Ministério da Defesa da Ucrânia
Guerra da Ucrânia começa a se aproximar do território russo
O cientista político Ivan Mezyukho reverberou a fala de Putin de que a autoria do incidente em Bryansk teria sido de neonazistas, se referendo às ações ucranianas.
“Quem mais duvidou que nosso país está lutando contra a escória e neonazistas? De que outra forma chamar esses bastardos que organizaram uma sabotagem com a tomada de reféns na região de Bryansk?”, afirmou nas redes sociais. “Não tenho dúvidas de que nossas Forças Armadas logo iniciarão a implementação da operação de retaliação. Isso não ficará sem resposta.”
Já o especialista militar e editor-chefe da revista “Defesa Nacional”, Igor Korotchenko, em entrevista ao canal Ridus, afirmou que na Rússia é necessário um departamento especial de contraespionagem análogo ao serviço da União Soviética que era diretamente subordinado a Joseph Stalin.
Ele disse acreditar o mecanismo deve funcionar na Rússia com novos princípios, como um dos componentes de poder da Agência de Segurança da Rússia (FSB) “para combater e destruir redes de sabotagem ucranianas e agentes ucranianos no território fronteiriço da Federação Russa”.
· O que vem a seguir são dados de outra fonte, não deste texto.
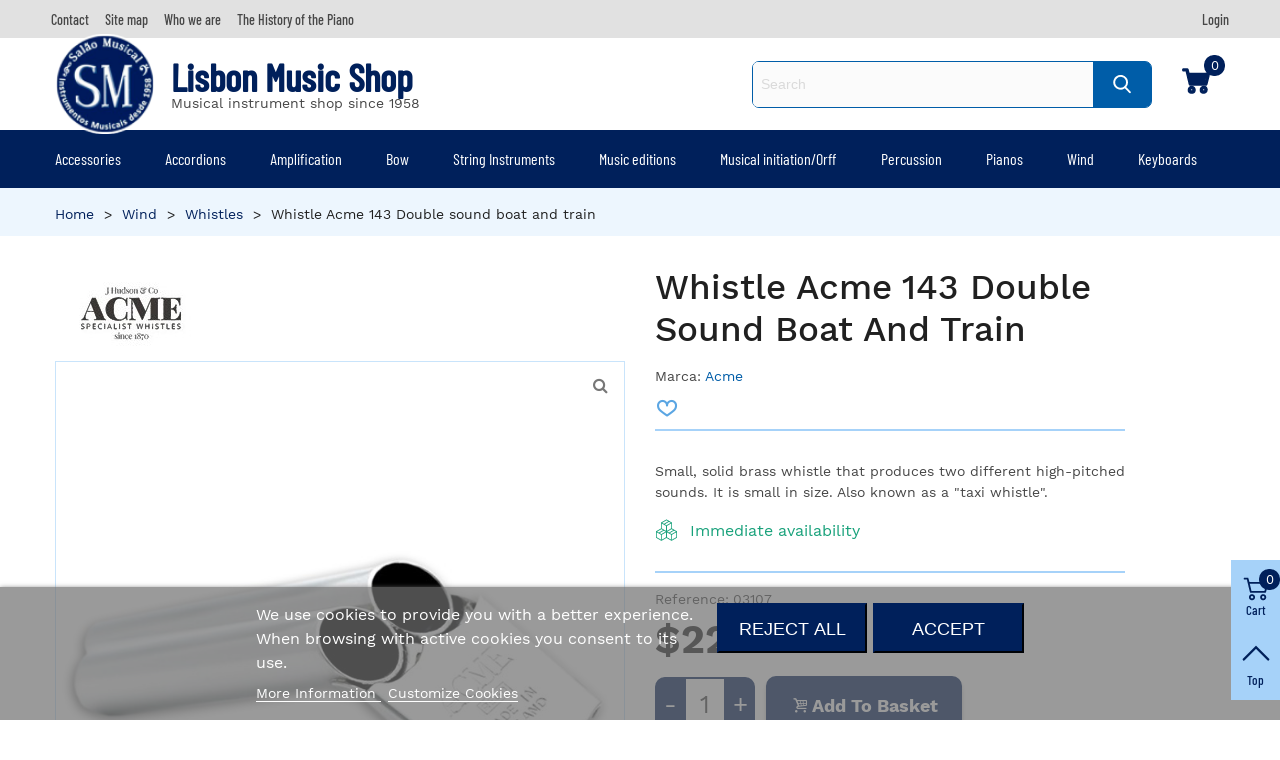

--- FILE ---
content_type: image/svg+xml
request_url: https://www.salaomusical.com/themes/salaomusicalv2/assets/img/carrito.svg
body_size: 680
content:
<svg width="34" height="34" viewBox="0 0 34 34" fill="none" xmlns="http://www.w3.org/2000/svg">
<path d="M32.0076 9.79221C31.8988 9.85341 31.9124 9.97581 31.8852 10.071C31.008 13.6002 30.1376 17.1226 29.2604 20.6518C29.104 21.2978 28.6824 21.631 28.0228 21.631C22.2632 21.631 16.4968 21.631 10.7372 21.631C10.0708 21.631 9.68317 21.3182 9.51997 20.6382C8.66997 17.075 7.82677 13.5118 6.97677 9.94181C6.64357 8.54101 6.31037 7.13341 5.98397 5.73261C5.94317 5.55581 5.87517 5.50141 5.69157 5.50821C4.84157 5.52181 3.99157 5.52181 3.14157 5.50821C2.26437 5.49461 1.74077 4.65141 2.12157 3.88301C2.30517 3.51581 2.61117 3.28461 3.02597 3.28461C4.32477 3.27101 5.62357 3.27101 6.92237 3.28461C7.41877 3.28461 7.79277 3.65861 7.92197 4.20261C8.23477 5.48781 8.54757 6.77981 8.84677 8.07181C8.90117 8.30981 8.98957 8.37101 9.23437 8.37101C16.3336 8.36421 23.4328 8.37101 30.532 8.35741C31.2528 8.35741 31.7492 8.57501 32.0076 9.26861V9.79901V9.79221ZM9.45877 10.6082C9.46557 10.6694 9.46557 10.7102 9.47917 10.7442C10.1524 13.5594 10.8256 16.3746 11.4852 19.1898C11.5328 19.3938 11.6416 19.3938 11.798 19.3938C16.8572 19.3938 21.9164 19.3938 26.9756 19.3938C27.1796 19.3938 27.2612 19.3394 27.3156 19.1422C27.982 16.4154 28.6552 13.6886 29.3216 10.9618C29.41 10.6014 29.41 10.6014 29.0428 10.6014C22.6236 10.6014 16.2112 10.6014 9.79197 10.6014H9.45877V10.6082Z" fill="#00205B"/>
<path d="M12.1448 23.2491C14.2052 23.2559 15.8984 24.9559 15.878 27.0027C15.8576 29.0631 14.1644 30.7291 12.1108 30.7155C10.064 30.7019 8.39117 29.0223 8.39797 26.9755C8.39797 24.9219 10.098 23.2355 12.1516 23.2491H12.1448ZM13.6136 26.9959C13.6136 26.1731 12.9608 25.4999 12.138 25.4999C11.322 25.4999 10.642 26.1731 10.6488 26.9891C10.6488 27.7915 11.3084 28.4579 12.1108 28.4783C12.9132 28.4987 13.6068 27.8187 13.6136 27.0027V26.9959Z" fill="#00205B"/>
<path d="M29.4439 26.9892C29.4439 29.0564 27.7575 30.7292 25.6903 30.7156C23.6367 30.702 21.9775 29.0292 21.9775 26.9756C21.9775 24.9084 23.6707 23.2288 25.7311 23.2492C27.7915 23.2696 29.4507 24.9356 29.4439 26.9892ZM27.1999 26.9892C27.1999 26.1732 26.5267 25.5 25.7107 25.5C24.8947 25.5 24.2147 26.1868 24.2215 26.996C24.2215 27.7916 24.8947 28.4648 25.6971 28.4784C26.4995 28.492 27.1931 27.8052 27.1999 26.996V26.9892Z" fill="#00205B"/>
</svg>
Ele chegou a afirmar que é necessário introduzir a pena de morte para sabotagem e atividades terroristas: “Não temos mais obrigações com a Europa, portanto, pelo menos a pena de morte para terroristas ucranianos deve ser implementada na íntegra”.
Transnístria: potencial expansão da guerra?
Não é somente na fronteira russa que há um acirramento dos ânimos. O diretor do Instituto Ucraniano de Política, Ruslan Bortnik, afirma que o fato de que a guerra na Ucrânia passa por um “período de crise”, ou seja, que não é possível alcançar objetivos políticos através de ações militares, faz com que permaneça “o grande risco da guerra escalar e transbordar para outros países, outras regiões”. Um dos principais pontos de tensão nesse sentido é a região da Transnístria, na Moldávia.
A Moldávia é uma ex-república soviética de 2 milhões e meio de habitantes, localizada entre a Ucrânia e a Romênia, e que pleiteia uma vaga na União Europeia. A Transnístria é uma região separatista pró-Rússia dentro do país, onde há um grupo operacional de tropas russas, implantado no território desde o colapso da União Soviética.
Durante a última semana, Moscou acusou o Ocidente de planejar provocações após registrar o aumento de equipamentos militares perto da fronteira ucraniana da Transnístria. Já o Instituto Americano de Estudo da Guerra acredita que o Kremlin está preparando operações de “falsa bandeira” para culpar o Ocidente.
Bortnik aponta que a situação em torno da Transnístria hoje soa mais perigosa, pois possui um contingente pequeno de militares russos de cerca de dois batalhões de tropas. Ele destaca que os militares russos fazem a segurança da reserva de armamento soviético, que tem um volume de pelo menos 20 mil toneladas, com calibres de munição que seriam muito importantes hoje para Ucrânia.
“Eu acredito que a situação na Transnítria pode ser usada pela Ucrânia como um instrumento de pressão sobre a Rússia. Se a Rússia continuar a sua ofensiva em Donbass, a Ucrânia poderia realizar sua operação militar na Transnítria, causando uma derrota militar às forças russas e pró-russas, conseguindo acesso às munições. Assim pode ser continuado esse jogo, essa guerra geográfica”, completa.